この衝撃的かつシンプルな表現は女流漫画家、岡崎京子が、彼女の代表作『pink』の後書きに綴ったものである。

果たして彼女は作品を通して何を伝えたかったのか、そして私達が何をすべきか、それがこのコメントから紐解くことが出来る

急だが皆さんは犬や猫の殺処分問題をご存じだろうか? この殺処分問題の大半の理由は、「思ったより飼うのが大変だった」という飼い主の、動物を飼うということに対するイメージの欠如である。

だがこの問題は飼い主達当事者の問題ではないと私は思う。

問題は物事の簡素化にある

簡素化というより純化という方が相応しいか。皆さんは犬や猫のTik TokやYouTubeをご覧になったことがあるだろうか。犬や猫を美しく可愛く、『簡素化』、『純化』した動画を。動物というのは勿論美しい。しかし飼うのは楽なことではない。だがTik TokやYouTubeの中ではその類の大切な情報が隠されている。動物を飼うというのはその全てを受け入れ愛すことであるはずなのに。

これは人間同士でも同じことが言える。分かりきったことではあるが、どんな友人であっても、私達は面と向かって人と会話すると苛立ったり、鬱陶しくなってしまうことがある。

§ **課題**:
(A) 本文のうち「果たして彼女は作品を通して何」から「だがこの問題は飼い主達当事者の問題ではないと私は思う。」までの部分を、一字も変えずに書き写してください。
(B) 記録のうち、「From the photographic」を含む行から記録の末尾までを、「viewpoint」を「vantage point」に置き換えて書き直してください。ほかの部分は一切変えないでください。

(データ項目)
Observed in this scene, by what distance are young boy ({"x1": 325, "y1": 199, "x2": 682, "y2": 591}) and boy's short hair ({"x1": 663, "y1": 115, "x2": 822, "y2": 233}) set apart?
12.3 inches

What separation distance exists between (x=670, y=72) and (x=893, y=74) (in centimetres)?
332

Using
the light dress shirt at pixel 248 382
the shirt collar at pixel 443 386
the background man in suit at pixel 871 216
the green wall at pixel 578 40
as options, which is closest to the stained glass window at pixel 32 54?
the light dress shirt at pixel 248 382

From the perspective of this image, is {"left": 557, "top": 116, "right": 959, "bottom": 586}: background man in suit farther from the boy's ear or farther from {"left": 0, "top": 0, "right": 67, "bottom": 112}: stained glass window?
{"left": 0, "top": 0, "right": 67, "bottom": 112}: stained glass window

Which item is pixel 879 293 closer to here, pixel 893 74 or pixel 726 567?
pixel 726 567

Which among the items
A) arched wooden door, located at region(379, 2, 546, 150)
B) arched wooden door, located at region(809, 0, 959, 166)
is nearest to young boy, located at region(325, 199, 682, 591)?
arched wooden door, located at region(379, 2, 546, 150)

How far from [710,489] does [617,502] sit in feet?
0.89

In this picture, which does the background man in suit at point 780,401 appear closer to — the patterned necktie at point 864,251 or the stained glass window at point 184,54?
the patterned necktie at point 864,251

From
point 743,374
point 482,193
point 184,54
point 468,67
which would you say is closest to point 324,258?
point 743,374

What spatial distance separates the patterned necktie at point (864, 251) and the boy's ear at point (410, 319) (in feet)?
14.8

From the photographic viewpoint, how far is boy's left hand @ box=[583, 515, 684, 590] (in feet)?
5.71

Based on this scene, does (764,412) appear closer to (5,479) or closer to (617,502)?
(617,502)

§ **解答例**:
(A)
果たして彼女は作品を通して何を伝えたかったのか、そして私達が何をすべきか、それがこのコメントから紐解くことが出来る

急だが皆さんは犬や猫の殺処分問題をご存じだろうか? この殺処分問題の大半の理由は、「思ったより飼うのが大変だった」という飼い主の、動物を飼うということに対するイメージの欠如である。

だがこの問題は飼い主達当事者の問題ではないと私は思う。

(B)
From the photographic vantage point, how far is boy's left hand @ box=[583, 515, 684, 590] (in feet)?
5.71

Based on this scene, does (764,412) appear closer to (5,479) or closer to (617,502)?
(617,502)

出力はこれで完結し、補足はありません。